GOAL OF THE EXERCISE:
Reproduce the entries word for word but drop every picture.

EXERCISE MATERIAL:
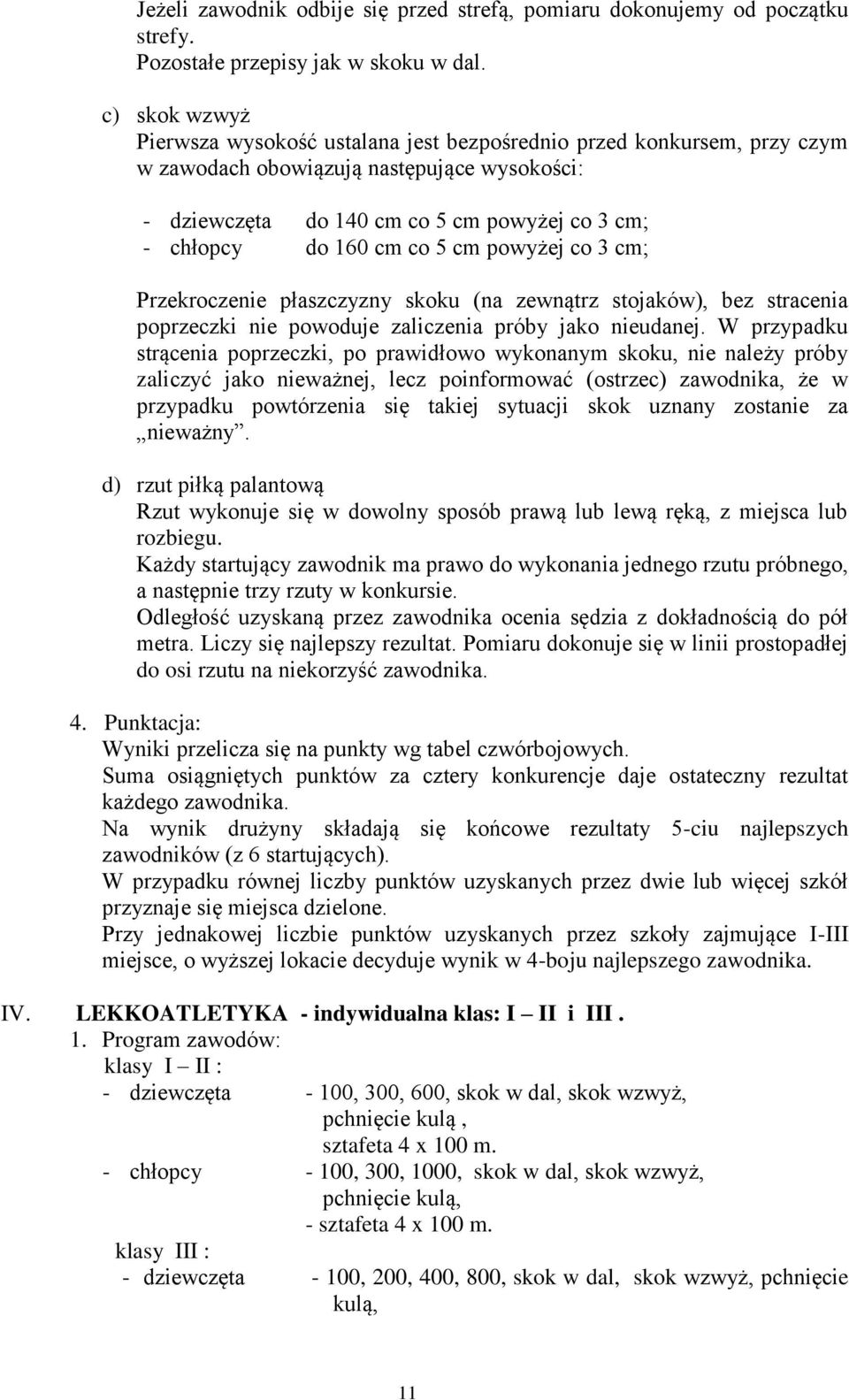 Jeżeli zawodnik odbije się przed strefą, pomiaru dokonujemy od początku strefy.
Pozostałe przepisy jak w skoku w dal.

c) skok wzwyż
Pierwsza wysokość ustalana jest bezpośrednio przed konkursem, przy czym w zawodach obowiązują następujące wysokości:

- dziewczęta do 140 cm co 5 cm powyżej co 3 cm;
- chłopcy do 160 cm co 5 cm powyżej co 3 cm;

Przekroczenie płaszczyzny skoku (na zewnątrz stojaków), bez stracenia poprzeczki nie powoduje zaliczenia próby jako nieudanej. W przypadku strącenia poprzeczki, po prawidłowo wykonanym skoku, nie należy próby zaliczyć jako nieważnej, lecz poinformować (ostrzec) zawodnika, że w przypadku powtórzenia się takiej sytuacji skok uznany zostanie za „nieważny”.

d) rzut piłką palantową
Rzut wykonuje się w dowolny sposób prawą lub lewą ręką, z miejsca lub rozbiegu.
Każdy startujący zawodnik ma prawo do wykonania jednego rzutu próbnego, a następnie trzy rzuty w konkursie.
Odległość uzyskaną przez zawodnika ocenia sędzia z dokładnością do pół metra. Liczy się najlepszy rezultat. Pomiaru dokonuje się w linii prostopadłej do osi rzutu na niekorzyść zawodnika.

4. Punktacja:
Wyniki przelicza się na punkty wg tabel czwórbojowych.
Suma osiągniętych punktów za cztery konkurencje daje ostateczny rezultat każdego zawodnika.
Na wynik drużyny składają się końcowe rezultaty 5-ciu najlepszych zawodników (z 6 startujących).
W przypadku równej liczby punktów uzyskanych przez dwie lub więcej szkół przyznaje się miejsca dzielone.
Przy jednakowej liczbie punktów uzyskanych przez szkoły zajmujące I-III miejsce, o wyższej lokacie decyduje wynik w 4-boju najlepszego zawodnika.

IV. LEKKOATLETYKA - indywidualna klas: I – II i III .
1. Program zawodów:
klasy I – II :
- dziewczęta - 100, 300, 600, skok w dal, skok wzwyż, pchnięcie kulą , sztafeta 4 x 100 m.
- chłopcy - 100, 300, 1000, skok w dal, skok wzwyż, pchnięcie kulą, - sztafeta 4 x 100 m.
klasy III :
- dziewczęta - 100, 200, 400, 800, skok w dal, skok wzwyż, pchnięcie kulą,

11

REPLY TO THE TASK:
 Jeżeli zawodnik odbije się przed strefą, pomiaru dokonujemy od początku strefy.
Pozostałe przepisy jak w skoku w dal.

c) skok wzwyż
Pierwsza wysokość ustalana jest bezpośrednio przed konkursem, przy czym w zawodach obowiązują następujące wysokości:

- dziewczęta do 140 cm co 5 cm powyżej co 3 cm;
- chłopcy do 160 cm co 5 cm powyżej co 3 cm;

Przekroczenie płaszczyzny skoku (na zewnątrz stojaków), bez stracenia poprzeczki nie powoduje zaliczenia próby jako nieudanej. W przypadku strącenia poprzeczki, po prawidłowo wykonanym skoku, nie należy próby zaliczyć jako nieważnej, lecz poinformować (ostrzec) zawodnika, że w przypadku powtórzenia się takiej sytuacji skok uznany zostanie za „nieważny”.

d) rzut piłką palantową
Rzut wykonuje się w dowolny sposób prawą lub lewą ręką, z miejsca lub rozbiegu.
Każdy startujący zawodnik ma prawo do wykonania jednego rzutu próbnego, a następnie trzy rzuty w konkursie.
Odległość uzyskaną przez zawodnika ocenia sędzia z dokładnością do pół metra. Liczy się najlepszy rezultat. Pomiaru dokonuje się w linii prostopadłej do osi rzutu na niekorzyść zawodnika.

4. Punktacja:
Wyniki przelicza się na punkty wg tabel czwórbojowych.
Suma osiągniętych punktów za cztery konkurencje daje ostateczny rezultat każdego zawodnika.
Na wynik drużyny składają się końcowe rezultaty 5-ciu najlepszych zawodników (z 6 startujących).
W przypadku równej liczby punktów uzyskanych przez dwie lub więcej szkół przyznaje się miejsca dzielone.
Przy jednakowej liczbie punktów uzyskanych przez szkoły zajmujące I-III miejsce, o wyższej lokacie decyduje wynik w 4-boju najlepszego zawodnika.

IV. LEKKOATLETYKA - indywidualna klas: I – II i III .
1. Program zawodów:
klasy I – II :
- dziewczęta - 100, 300, 600, skok w dal, skok wzwyż, pchnięcie kulą , sztafeta 4 x 100 m.
- chłopcy - 100, 300, 1000, skok w dal, skok wzwyż, pchnięcie kulą, - sztafeta 4 x 100 m.
klasy III :
- dziewczęta - 100, 200, 400, 800, skok w dal, skok wzwyż, pchnięcie kulą,

11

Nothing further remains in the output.